TASK DETAILS:
Format the records below as a two-column CSV with the header "input" and "output", one row per record: put the record's text under "input" and its answer under "output". Wrap each field in double quotes and turn any line breaks inside a field into spaces.

====== MATERIAL PROVIDED ======

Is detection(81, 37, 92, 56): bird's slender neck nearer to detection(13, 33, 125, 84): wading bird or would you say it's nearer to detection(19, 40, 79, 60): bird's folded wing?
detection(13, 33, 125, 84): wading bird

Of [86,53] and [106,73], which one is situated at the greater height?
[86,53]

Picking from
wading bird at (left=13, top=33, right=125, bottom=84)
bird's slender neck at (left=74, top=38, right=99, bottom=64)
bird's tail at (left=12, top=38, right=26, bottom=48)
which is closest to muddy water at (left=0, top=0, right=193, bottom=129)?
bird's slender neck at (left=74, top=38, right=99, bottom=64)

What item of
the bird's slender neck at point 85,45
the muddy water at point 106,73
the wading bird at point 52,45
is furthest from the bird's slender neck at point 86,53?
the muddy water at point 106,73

======

CORRECT ANSWER:
input,output
"Is detection(81, 37, 92, 56): bird's slender neck nearer to detection(13, 33, 125, 84): wading bird or would you say it's nearer to detection(19, 40, 79, 60): bird's folded wing?","detection(13, 33, 125, 84): wading bird"
"Of [86,53] and [106,73], which one is situated at the greater height?","[86,53]"
"Picking from wading bird at (left=13, top=33, right=125, bottom=84) bird's slender neck at (left=74, top=38, right=99, bottom=64) bird's tail at (left=12, top=38, right=26, bottom=48) which is closest to muddy water at (left=0, top=0, right=193, bottom=129)?","bird's slender neck at (left=74, top=38, right=99, bottom=64)"
"What item of the bird's slender neck at point 85,45 the muddy water at point 106,73 the wading bird at point 52,45 is furthest from the bird's slender neck at point 86,53?","the muddy water at point 106,73"